Peu d’informations sur l’évolution des caractéristiques de structures végétalisées sont disponibles à ce jour. Les règles professionnelles françaises (ADIVET et al., 2007) donnent toutefois des indications concernant le développement attendu au niveau du pourcentage de recouvrement par la végétation sur les deux premières années de vie de la toiture. Une étude menée dans un contexte de culture de plantes médicinales et potagères a montré une tendance à l’augmentation au cours du temps des concentrations en ETM dans les végétaux notamment en lien avec les teneurs élevées dans le substrat (Ye et al., 2013).
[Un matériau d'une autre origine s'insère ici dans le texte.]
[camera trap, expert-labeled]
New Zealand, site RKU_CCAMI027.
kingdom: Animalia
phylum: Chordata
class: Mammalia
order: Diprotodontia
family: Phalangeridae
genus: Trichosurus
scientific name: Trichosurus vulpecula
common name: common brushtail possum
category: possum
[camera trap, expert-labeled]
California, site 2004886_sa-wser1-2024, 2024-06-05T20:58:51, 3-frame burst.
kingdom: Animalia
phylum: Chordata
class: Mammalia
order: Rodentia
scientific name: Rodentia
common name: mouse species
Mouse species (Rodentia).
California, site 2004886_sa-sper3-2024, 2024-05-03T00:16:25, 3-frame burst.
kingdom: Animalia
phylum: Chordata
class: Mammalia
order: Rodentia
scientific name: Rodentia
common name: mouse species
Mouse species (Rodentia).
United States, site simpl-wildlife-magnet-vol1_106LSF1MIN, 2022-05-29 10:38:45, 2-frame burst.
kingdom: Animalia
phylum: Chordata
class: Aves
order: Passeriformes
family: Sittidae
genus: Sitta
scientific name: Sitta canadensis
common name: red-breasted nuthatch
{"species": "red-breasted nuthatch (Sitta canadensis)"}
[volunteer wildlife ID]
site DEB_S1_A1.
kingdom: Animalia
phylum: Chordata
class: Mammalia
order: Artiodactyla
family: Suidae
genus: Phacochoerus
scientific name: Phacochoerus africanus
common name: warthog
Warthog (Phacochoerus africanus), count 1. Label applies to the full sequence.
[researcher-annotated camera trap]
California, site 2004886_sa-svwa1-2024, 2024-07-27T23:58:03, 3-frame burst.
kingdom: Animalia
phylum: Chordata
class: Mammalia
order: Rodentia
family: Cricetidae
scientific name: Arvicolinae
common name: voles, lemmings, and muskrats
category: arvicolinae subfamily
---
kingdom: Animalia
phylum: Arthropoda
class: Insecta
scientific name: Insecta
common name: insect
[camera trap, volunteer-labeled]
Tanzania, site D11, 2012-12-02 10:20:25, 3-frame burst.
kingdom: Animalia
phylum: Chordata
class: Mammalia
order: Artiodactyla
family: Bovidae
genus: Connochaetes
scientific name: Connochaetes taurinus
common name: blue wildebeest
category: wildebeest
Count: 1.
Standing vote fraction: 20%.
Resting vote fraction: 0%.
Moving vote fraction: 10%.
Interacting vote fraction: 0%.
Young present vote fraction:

Les teneurs dans les végétaux étaient cependant très faibles en comparaison de celles du substrat sauf pour Zn. Des variations significatives des teneurs en Ni et Cd dans le substrat ont également été enregistrées, expliquées partiellement par les apports atmosphériques industriels. Une autre étude sur les teneurs en ETM d’une toiture âgée de plusieurs années à différentes épaisseurs de la structure montre une absence de variation significative des teneurs avec la profondeur (Speak et al., 2014). Les caractéristiques initiales des substrats n’étant pas disponibles, il n’est pas possible de conclure quant à leur évolution.

La réalisation des prélèvements de végétaux et de substrats à différentes périodes des trois premières années de vie des toitures végétalisées expérimentales du Laboratoire de Nancy nous a permis d’obtenir des informations plus précises sur les évolutions rencontrées dans les structures de toitures végétalisées au cours du temps.